■ **BRIEF 1**: Retype the excerpt on the Arabic term baladi word for word, in its entirety.

■ **EXTRACT PROVIDED**:
Daniel Monterescu, Rafi Grosglik, and Ariel Handel investigate for Haaretz (archived) an Arabic term that has diverged in usage in Israel. After describing its use as an upscale signifier in Tel Aviv restaurants (there’s one called Baladi Chic) and as a down-home symbol among Palestinians, they continue:

Is baladi in Hebrew identical to baladi in Arabic? How did the term evolve from signifying rural domestic produce into a sexy trend in Tel Aviv – and what does that say about Israeli identity? […]

The term baladi is derived from the Arabic word “balad” (بلد), which means village, city or geographical area.

Balad, explain Orphee Senouf Pilpoul, Jad Kaadan, Vered Shimshi and Ido Fuchs in an article recently published in “Mafte’akh: A Lexical Review of Political Thought,” symbolizes multiple meanings that denote “place,” but also the dim and at times ambivalent attitude toward place. Balad is the village (الكفر), the city (المدينة), the land (الأرض), but never the state (الدولة).

At its heart, the term stands for the intimate connection with the land and the community. Whereas in Arabic balad comprises a complex conceptual array that relies on textual strata that go all the way back to the Koran, in today’s spoken Hebrew, balad has become “baladi” – which, as they see it, represents a “fabricated authenticity.”

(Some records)

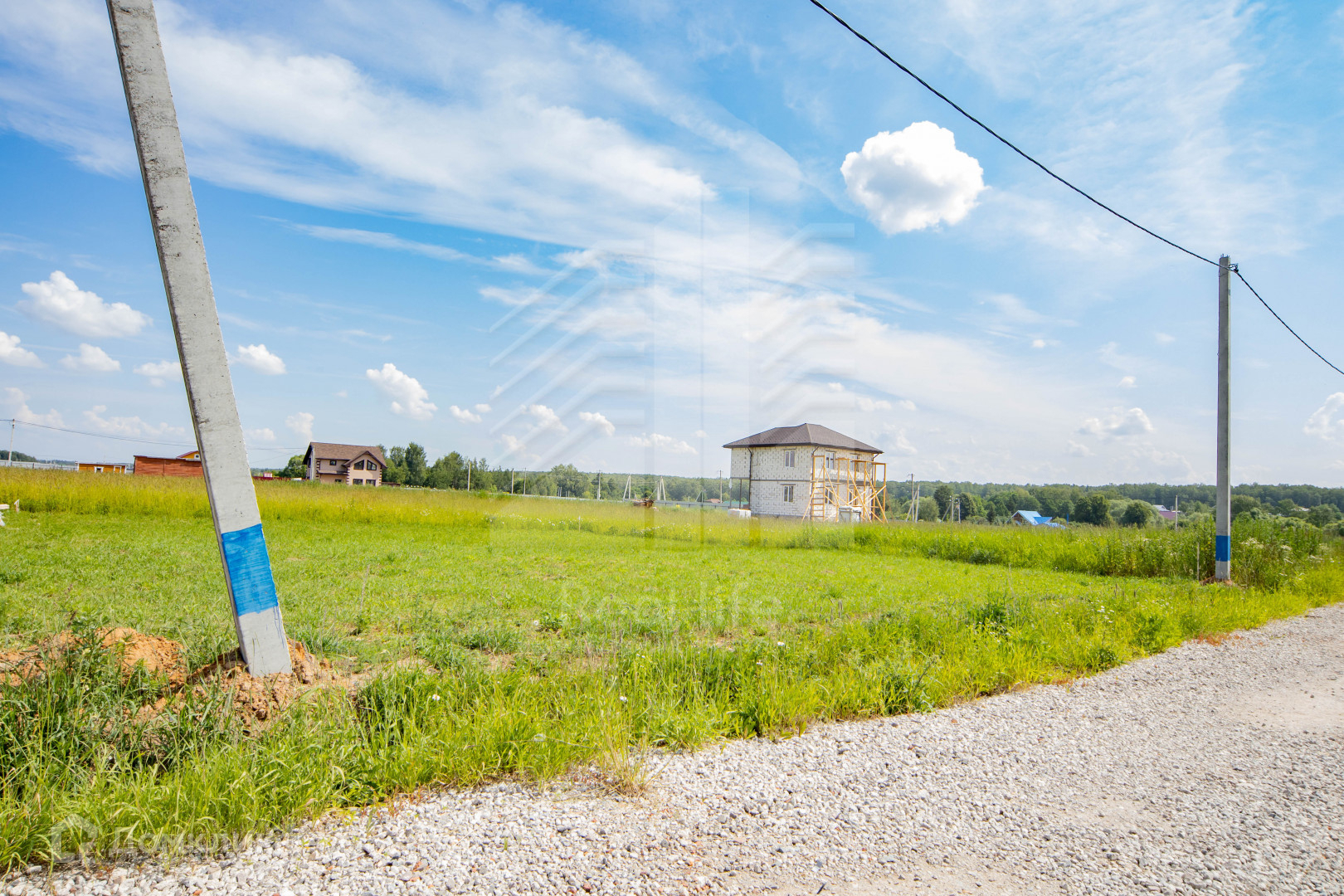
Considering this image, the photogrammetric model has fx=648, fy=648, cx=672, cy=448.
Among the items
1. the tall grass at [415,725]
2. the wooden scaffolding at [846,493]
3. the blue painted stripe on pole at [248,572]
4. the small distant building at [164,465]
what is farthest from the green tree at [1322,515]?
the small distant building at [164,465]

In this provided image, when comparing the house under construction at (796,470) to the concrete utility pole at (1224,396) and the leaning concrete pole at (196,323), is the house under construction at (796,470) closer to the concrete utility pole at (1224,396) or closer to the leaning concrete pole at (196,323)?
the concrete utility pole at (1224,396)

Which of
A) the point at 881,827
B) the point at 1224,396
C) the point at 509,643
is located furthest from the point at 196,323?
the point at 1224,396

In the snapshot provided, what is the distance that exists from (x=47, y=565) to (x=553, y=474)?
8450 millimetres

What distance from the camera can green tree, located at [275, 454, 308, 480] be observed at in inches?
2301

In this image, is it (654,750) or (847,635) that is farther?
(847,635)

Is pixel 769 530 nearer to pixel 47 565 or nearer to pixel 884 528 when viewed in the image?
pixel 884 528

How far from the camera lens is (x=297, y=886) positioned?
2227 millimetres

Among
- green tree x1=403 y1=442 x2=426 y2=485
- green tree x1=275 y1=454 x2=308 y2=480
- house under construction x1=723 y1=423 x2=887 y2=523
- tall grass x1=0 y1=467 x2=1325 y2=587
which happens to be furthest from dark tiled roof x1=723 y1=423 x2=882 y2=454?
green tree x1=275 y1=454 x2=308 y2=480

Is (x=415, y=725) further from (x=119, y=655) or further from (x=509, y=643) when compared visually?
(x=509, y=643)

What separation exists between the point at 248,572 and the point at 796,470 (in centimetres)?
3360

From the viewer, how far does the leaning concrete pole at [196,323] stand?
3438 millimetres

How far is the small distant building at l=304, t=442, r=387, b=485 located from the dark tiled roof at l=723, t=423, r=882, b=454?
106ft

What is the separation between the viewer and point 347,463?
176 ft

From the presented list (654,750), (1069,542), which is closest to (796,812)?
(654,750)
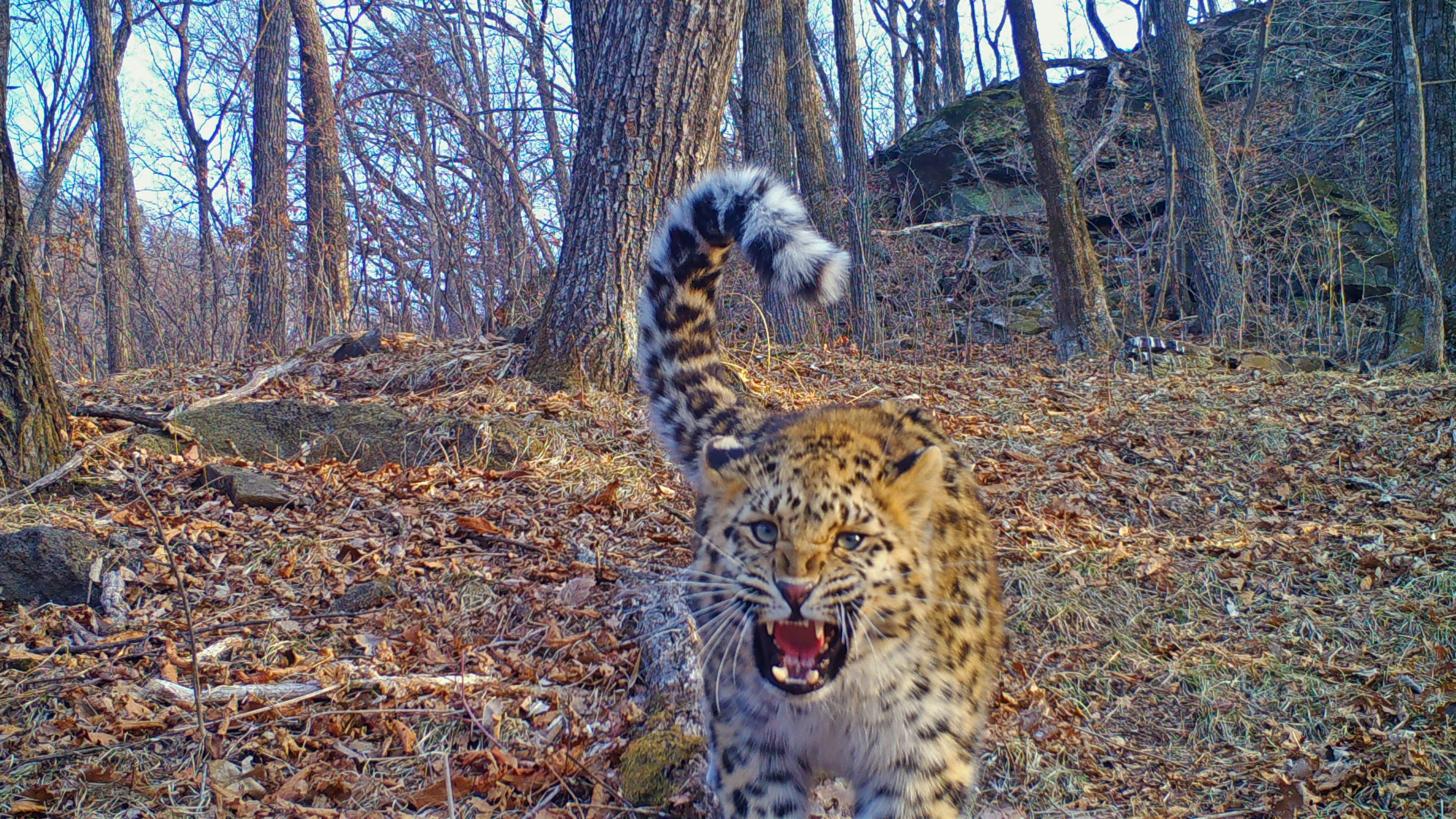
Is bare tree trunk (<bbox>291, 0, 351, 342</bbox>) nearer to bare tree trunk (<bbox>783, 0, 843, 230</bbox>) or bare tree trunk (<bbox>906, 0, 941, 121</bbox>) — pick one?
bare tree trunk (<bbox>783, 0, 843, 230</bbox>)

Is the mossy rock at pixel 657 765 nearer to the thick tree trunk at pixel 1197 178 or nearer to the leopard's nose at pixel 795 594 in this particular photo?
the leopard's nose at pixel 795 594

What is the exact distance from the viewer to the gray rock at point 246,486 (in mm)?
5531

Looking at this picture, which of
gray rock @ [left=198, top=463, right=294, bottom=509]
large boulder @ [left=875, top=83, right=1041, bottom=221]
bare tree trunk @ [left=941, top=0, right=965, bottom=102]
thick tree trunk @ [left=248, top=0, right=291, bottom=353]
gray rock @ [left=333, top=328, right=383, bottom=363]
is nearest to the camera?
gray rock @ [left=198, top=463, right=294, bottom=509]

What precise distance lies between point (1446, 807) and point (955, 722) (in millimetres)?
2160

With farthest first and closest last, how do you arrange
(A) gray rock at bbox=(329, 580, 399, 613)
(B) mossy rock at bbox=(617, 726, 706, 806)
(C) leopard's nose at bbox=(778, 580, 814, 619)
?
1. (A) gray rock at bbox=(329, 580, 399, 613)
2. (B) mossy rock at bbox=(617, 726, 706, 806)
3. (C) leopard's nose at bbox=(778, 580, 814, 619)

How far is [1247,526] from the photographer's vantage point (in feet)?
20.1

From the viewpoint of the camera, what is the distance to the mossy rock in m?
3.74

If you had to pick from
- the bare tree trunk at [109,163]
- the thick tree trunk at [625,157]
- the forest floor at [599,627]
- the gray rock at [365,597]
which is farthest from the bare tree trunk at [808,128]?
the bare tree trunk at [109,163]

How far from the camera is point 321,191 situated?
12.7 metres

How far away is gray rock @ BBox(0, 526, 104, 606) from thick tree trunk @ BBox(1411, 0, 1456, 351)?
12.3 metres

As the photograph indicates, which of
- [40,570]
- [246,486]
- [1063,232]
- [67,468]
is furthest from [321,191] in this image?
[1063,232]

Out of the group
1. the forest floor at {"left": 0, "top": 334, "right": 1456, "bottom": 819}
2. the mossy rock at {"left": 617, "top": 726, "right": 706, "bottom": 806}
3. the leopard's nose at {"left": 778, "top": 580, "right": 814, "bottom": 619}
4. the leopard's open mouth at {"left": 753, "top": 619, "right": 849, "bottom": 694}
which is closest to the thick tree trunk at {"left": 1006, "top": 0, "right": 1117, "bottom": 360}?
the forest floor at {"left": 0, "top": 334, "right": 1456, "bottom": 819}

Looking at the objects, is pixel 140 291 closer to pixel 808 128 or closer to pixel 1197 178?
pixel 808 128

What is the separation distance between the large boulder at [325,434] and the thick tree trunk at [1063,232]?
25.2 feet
==
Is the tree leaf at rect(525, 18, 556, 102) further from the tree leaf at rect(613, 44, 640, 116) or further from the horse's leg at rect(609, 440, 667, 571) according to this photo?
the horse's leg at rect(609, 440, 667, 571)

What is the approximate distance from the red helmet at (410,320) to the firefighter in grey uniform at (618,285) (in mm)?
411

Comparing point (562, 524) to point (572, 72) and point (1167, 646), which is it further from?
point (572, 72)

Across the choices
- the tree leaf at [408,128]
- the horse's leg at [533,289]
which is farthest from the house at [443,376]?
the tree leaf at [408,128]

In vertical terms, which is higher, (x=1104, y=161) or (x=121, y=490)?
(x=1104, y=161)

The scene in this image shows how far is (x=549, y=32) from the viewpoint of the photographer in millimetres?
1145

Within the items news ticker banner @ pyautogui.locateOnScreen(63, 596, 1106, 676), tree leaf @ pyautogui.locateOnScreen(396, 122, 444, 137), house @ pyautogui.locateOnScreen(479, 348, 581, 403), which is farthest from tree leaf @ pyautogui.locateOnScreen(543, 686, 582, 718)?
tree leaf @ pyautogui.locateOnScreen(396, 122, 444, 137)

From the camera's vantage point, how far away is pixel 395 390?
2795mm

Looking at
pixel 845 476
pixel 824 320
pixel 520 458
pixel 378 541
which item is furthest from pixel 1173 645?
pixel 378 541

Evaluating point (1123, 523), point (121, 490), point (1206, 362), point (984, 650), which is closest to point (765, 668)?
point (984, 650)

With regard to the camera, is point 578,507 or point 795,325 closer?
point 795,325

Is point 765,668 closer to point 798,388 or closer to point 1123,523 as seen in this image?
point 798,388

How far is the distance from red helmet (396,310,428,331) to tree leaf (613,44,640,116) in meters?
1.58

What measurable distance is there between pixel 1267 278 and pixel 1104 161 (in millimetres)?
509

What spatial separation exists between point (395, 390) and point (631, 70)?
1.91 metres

■ **BRIEF 2**: From the records, echo verbatim the part that opens with the line containing "Looking at this picture, which of" and closes with the line containing "12.3 metres", including both of those lines and nothing else.

■ **WORKED SOLUTION 1**:
Daniel Monterescu, Rafi Grosglik, and Ariel Handel investigate for Haaretz (archived) an Arabic term that has diverged in usage in Israel. After describing its use as an upscale signifier in Tel Aviv restaurants (there’s one called Baladi Chic) and as a down-home symbol among Palestinians, they continue:

Is baladi in Hebrew identical to baladi in Arabic? How did the term evolve from signifying rural domestic produce into a sexy trend in Tel Aviv – and what does that say about Israeli identity? […]

The term baladi is derived from the Arabic word “balad” (بلد), which means village, city or geographical area.

Balad, explain Orphee Senouf Pilpoul, Jad Kaadan, Vered Shimshi and Ido Fuchs in an article recently published in “Mafte’akh: A Lexical Review of Political Thought,” symbolizes multiple meanings that denote “place,” but also the dim and at times ambivalent attitude toward place. Balad is the village (الكفر), the city (المدينة), the land (الأرض), but never the state (الدولة).

At its heart, the term stands for the intimate connection with the land and the community. Whereas in Arabic balad comprises a complex conceptual array that relies on textual strata that go all the way back to the Koran, in today’s spoken Hebrew, balad has become “baladi” – which, as they see it, represents a “fabricated authenticity.”

■ **WORKED SOLUTION 2**:
Looking at this picture, which of
gray rock @ [left=198, top=463, right=294, bottom=509]
large boulder @ [left=875, top=83, right=1041, bottom=221]
bare tree trunk @ [left=941, top=0, right=965, bottom=102]
thick tree trunk @ [left=248, top=0, right=291, bottom=353]
gray rock @ [left=333, top=328, right=383, bottom=363]
is nearest to the camera?
gray rock @ [left=198, top=463, right=294, bottom=509]

What precise distance lies between point (1446, 807) and point (955, 722) (in millimetres)?
2160

With farthest first and closest last, how do you arrange
(A) gray rock at bbox=(329, 580, 399, 613)
(B) mossy rock at bbox=(617, 726, 706, 806)
(C) leopard's nose at bbox=(778, 580, 814, 619)
?
1. (A) gray rock at bbox=(329, 580, 399, 613)
2. (B) mossy rock at bbox=(617, 726, 706, 806)
3. (C) leopard's nose at bbox=(778, 580, 814, 619)

How far is [1247,526] from the photographer's vantage point (in feet)?
20.1

From the viewpoint of the camera, what is the distance to the mossy rock in m?
3.74

If you had to pick from
- the bare tree trunk at [109,163]
- the thick tree trunk at [625,157]
- the forest floor at [599,627]
- the gray rock at [365,597]
which is farthest from the bare tree trunk at [808,128]?
the bare tree trunk at [109,163]

How far from the camera is point 321,191 situated?
12.7 metres

How far away is gray rock @ BBox(0, 526, 104, 606) from thick tree trunk @ BBox(1411, 0, 1456, 351)?
12.3 metres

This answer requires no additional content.